### Supplied text
_ _ _ _ _ _ _
Sleep easy Penn State fans — reports are coming in that NCAA President Mark Emmert is happy with Penn State’s response to the sanctions so far.

”What’s not getting attention is the athletic-integrity agreement that Penn State signed and is taking very seriously,” Emmert said in a speech to the Detroit Economic Club. ”We have Sen. George Mitchell involved in overseeing it, and there is no question of his credentials. That’s the part that is going to create serious change in the Penn State culture.”

Where would we be without Senator Mitchell helping us fix our cultural problems? After all, our football graduation rate is only 80 percent and Penn Staters continue to raise money for sexual abuse awareness.

Emmert went on to justify the Penn State sanctions using a vague analogy.

“It is always a problem in an organization when one group becomes so revered and so powerful that you not only can’t control them, you aren’t even allowed to question them. It is much the same thing that happened in many of the financial-sector problems, and it is what happened at Penn State,” Emmert said. “You ended up with a group inside the athletic program that was not under the control of the administration, nor did it even answer to them.”

Some people say that the Penn State situation is entirely a criminal issue, and not an issue a sports regulatory body should be meddling with. Ignoring the fact that the 1998 incident was reported to and investigated by university police, Emmert continued with his blather.

”As a criminal investigation, it was none of our business,” he said. ”And if, back in 1998, Penn State had heard about it and put a stop to it, it would have never been any of our business. When they didn’t do that, it became our concern.”
_ _ _ _ _ _ _
### Source excerpt
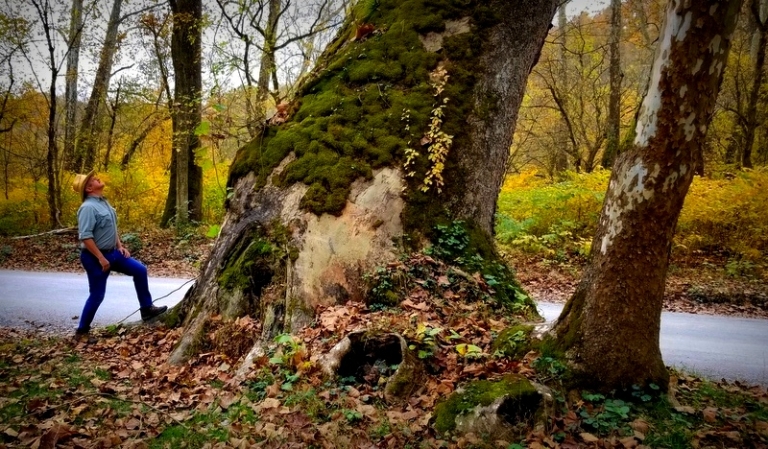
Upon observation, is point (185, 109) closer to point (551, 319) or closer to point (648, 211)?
point (551, 319)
_ _ _ _ _ _ _
### Task list
1. From the Penn State commentary, write out the stretch from "Sleep easy Penn" through "a vague analogy.".
2. According to the Penn State commentary, to which organization did Emmert deliver the speech quoted there?
3. Carry on the Penn State commentary, picking up after its final sentence.

### Answers to the exercise
1.
Sleep easy Penn State fans — reports are coming in that NCAA President Mark Emmert is happy with Penn State’s response to the sanctions so far.

”What’s not getting attention is the athletic-integrity agreement that Penn State signed and is taking very seriously,” Emmert said in a speech to the Detroit Economic Club. ”We have Sen. George Mitchell involved in overseeing it, and there is no question of his credentials. That’s the part that is going to create serious change in the Penn State culture.”

Where would we be without Senator Mitchell helping us fix our cultural problems? After all, our football graduation rate is only 80 percent and Penn Staters continue to raise money for sexual abuse awareness.

Emmert went on to justify the Penn State sanctions using a vague analogy.

2. The Detroit Economic Club.

3.
His ignorance not to be trumped, Emmert continued by lauding the Freeh Report, even claiming that it had virtual subpoena power — a claim that is nowhere near accurate, considering the Freeh group never spoke to Tim Curley, Gary Schultz, Mike McQueary, and a number of other central figures in the story.

”Because of the Freeh Report, which was much more extensive than anything the NCAA would have ever done, we felt that we could proceed without our own investigation,” Emmert said. ”They had more power than we have – we don’t have subpoena power, which was more or less granted to them by the Penn State Board of Trustees.”

Emmert also confirmed President Erickson’s claims that a death penalty was on the table, saying that Penn State took the ”the least worst option” in accepting the package of sanctions — an action that President Erickson has been vilified for.

If you think Emmert might be pleased with Penn State’s lukewarm 2-2 start — think again.

”I don’t think I should comment on how the team is doing on the field, because I’m not a football expert,” Emmert said. ”I hope they do well, and I think it is good for college sports if they can succeed under their current circumstances.”

Not a football expert, indeed, Dr. Emmert. Not an expert in many things, really.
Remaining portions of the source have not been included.